Há formas e maneiras de se fazer uma mesma pergunta. Ouvi isso de um chefe na redação uma vez. E ele estava certo. Não é preciso intimidar ou humilhar para se fazer bem o trabalho de jornalista. E há muitos colegas por aí que são exemplos disso, que não precisam usar de sarcasmo ou de arrogância para uma crítica ou conduzir uma entrevista.
‘Você vê essa temporada como um fracasso?’… ou ‘Como você avalia essa temporada?’ A princípio, me parece o clássico caso de formas diferentes de fazer a mesma pergunta. Mas o tom é diferente.

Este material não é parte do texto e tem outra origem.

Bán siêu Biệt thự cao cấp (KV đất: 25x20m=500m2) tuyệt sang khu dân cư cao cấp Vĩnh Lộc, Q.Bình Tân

Não estou aqui para dar aula de bom jornalismo, longe disso, mas situações como essas incomodam todo jornalista porque criam uma zona de desconforto para todos os profissionais, em especial para Eric, que ganha agora esse ‘rótulo’ entre a imprensa americana.
Esse episódio me lembrou a pergunta que foi feita a Vitor Pereira, quando ainda era técnico do Corinthians, sobre quem mandava em casa, se ele ou sua esposa. Não pelo tom, que foi muito mais irônico/jocoso, mas pela falta de sensibilidade, de respeito, por ter sido gratuito.
Bom, Eric. Agora você já sabe: não faça mais essa pergunta.
Ou melhor, na próxima vez, faça de outra maneira.